● Excerpts from a dataset:
○ ○ ○

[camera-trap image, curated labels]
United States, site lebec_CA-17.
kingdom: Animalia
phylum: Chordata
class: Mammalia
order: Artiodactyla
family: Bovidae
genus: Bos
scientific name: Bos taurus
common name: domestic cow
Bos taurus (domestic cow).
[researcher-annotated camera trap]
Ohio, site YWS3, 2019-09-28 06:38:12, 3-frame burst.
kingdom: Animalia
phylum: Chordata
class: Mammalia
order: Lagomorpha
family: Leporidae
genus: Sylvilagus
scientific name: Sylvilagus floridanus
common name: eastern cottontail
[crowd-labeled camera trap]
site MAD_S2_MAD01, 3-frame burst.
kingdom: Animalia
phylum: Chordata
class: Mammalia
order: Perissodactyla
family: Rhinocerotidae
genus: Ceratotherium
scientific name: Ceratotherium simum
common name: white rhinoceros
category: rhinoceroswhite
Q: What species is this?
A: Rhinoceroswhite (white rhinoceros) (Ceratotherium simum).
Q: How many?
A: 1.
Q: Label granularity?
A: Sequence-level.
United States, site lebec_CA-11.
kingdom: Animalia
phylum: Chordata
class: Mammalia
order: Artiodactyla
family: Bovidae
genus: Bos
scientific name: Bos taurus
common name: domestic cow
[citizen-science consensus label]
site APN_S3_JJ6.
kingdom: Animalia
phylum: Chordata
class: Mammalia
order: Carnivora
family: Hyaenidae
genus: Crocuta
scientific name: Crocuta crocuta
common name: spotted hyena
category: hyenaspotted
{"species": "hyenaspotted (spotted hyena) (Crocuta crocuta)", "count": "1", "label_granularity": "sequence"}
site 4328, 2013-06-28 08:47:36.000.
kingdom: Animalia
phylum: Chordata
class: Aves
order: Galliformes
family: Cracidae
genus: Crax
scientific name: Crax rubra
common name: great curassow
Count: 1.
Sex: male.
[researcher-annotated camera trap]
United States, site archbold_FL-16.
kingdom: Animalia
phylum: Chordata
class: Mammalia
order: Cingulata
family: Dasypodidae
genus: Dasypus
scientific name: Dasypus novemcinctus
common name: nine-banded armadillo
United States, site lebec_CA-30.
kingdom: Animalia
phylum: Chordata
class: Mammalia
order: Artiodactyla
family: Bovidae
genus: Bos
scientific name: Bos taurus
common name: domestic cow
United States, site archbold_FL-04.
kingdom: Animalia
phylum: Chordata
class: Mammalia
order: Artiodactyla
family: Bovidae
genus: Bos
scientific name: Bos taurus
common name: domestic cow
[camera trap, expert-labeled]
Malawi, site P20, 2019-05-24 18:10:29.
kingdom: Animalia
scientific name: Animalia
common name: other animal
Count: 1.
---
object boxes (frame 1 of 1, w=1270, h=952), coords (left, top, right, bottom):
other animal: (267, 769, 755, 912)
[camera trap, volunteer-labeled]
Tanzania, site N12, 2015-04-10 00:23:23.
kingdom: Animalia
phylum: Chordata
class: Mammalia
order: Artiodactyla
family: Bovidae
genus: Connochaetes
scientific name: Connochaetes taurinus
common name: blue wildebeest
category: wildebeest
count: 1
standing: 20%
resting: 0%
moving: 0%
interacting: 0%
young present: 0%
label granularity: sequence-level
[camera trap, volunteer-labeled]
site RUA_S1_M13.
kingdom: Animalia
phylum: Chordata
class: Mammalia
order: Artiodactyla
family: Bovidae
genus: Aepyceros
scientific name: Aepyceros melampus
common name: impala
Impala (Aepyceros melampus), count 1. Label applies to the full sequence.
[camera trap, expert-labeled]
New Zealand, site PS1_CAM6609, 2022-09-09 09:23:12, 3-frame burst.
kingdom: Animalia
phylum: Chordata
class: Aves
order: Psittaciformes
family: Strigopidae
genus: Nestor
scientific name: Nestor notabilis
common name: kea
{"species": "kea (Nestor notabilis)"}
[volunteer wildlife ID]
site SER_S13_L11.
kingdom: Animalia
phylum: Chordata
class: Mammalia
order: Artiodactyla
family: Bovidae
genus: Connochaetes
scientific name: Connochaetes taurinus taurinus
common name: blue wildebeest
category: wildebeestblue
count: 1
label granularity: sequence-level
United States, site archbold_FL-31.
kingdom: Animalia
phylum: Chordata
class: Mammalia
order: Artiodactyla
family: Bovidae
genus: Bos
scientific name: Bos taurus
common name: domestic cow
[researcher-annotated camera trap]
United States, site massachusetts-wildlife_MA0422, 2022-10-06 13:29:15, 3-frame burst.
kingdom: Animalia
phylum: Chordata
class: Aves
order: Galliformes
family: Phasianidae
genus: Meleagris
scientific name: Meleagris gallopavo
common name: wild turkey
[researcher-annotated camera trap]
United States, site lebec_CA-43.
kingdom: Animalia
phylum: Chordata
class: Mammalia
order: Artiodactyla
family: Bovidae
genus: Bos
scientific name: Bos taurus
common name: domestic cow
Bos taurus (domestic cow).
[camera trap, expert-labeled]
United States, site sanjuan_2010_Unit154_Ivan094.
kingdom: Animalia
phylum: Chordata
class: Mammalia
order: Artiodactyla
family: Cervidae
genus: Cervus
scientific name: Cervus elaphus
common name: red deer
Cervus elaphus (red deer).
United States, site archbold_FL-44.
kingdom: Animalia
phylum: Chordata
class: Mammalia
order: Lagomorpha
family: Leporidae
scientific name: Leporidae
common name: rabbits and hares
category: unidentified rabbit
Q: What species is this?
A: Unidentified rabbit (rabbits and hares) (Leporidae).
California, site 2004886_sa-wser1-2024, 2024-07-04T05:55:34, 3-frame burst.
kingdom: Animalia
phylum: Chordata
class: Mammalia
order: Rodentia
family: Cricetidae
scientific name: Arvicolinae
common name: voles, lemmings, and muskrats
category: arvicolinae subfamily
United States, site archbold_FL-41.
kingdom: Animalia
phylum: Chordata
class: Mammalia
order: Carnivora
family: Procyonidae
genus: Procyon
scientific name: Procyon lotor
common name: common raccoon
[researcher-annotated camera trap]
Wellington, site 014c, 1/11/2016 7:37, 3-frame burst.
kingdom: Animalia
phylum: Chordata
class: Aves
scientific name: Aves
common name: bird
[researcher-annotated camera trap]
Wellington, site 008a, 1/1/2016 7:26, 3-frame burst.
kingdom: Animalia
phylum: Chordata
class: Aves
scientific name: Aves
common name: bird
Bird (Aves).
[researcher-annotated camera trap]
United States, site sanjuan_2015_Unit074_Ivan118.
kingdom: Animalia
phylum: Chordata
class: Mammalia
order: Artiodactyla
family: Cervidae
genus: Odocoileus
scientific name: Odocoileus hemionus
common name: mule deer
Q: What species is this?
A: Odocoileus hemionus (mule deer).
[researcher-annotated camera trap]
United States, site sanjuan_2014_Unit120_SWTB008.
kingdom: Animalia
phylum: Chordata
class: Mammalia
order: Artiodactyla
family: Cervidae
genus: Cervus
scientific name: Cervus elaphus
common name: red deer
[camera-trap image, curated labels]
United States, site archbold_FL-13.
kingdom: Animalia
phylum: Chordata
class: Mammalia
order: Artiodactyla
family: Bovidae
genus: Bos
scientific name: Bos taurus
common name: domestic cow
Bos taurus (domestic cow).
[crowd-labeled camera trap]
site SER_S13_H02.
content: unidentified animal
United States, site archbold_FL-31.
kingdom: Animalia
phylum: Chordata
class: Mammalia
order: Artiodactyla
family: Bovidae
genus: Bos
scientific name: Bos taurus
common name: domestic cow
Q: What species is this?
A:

○ ○ ○

● Exercise aim: What is needed is every line from the start of the entries through the line containing "[citizen-science consensus label]", returned word for word and nothing else.

● Exercise response:
[camera-trap image, curated labels]
United States, site lebec_CA-17.
kingdom: Animalia
phylum: Chordata
class: Mammalia
order: Artiodactyla
family: Bovidae
genus: Bos
scientific name: Bos taurus
common name: domestic cow
Bos taurus (domestic cow).
[researcher-annotated camera trap]
Ohio, site YWS3, 2019-09-28 06:38:12, 3-frame burst.
kingdom: Animalia
phylum: Chordata
class: Mammalia
order: Lagomorpha
family: Leporidae
genus: Sylvilagus
scientific name: Sylvilagus floridanus
common name: eastern cottontail
[crowd-labeled camera trap]
site MAD_S2_MAD01, 3-frame burst.
kingdom: Animalia
phylum: Chordata
class: Mammalia
order: Perissodactyla
family: Rhinocerotidae
genus: Ceratotherium
scientific name: Ceratotherium simum
common name: white rhinoceros
category: rhinoceroswhite
Q: What species is this?
A: Rhinoceroswhite (white rhinoceros) (Ceratotherium simum).
Q: How many?
A: 1.
Q: Label granularity?
A: Sequence-level.
United States, site lebec_CA-11.
kingdom: Animalia
phylum: Chordata
class: Mammalia
order: Artiodactyla
family: Bovidae
genus: Bos
scientific name: Bos taurus
common name: domestic cow
[citizen-science consensus label]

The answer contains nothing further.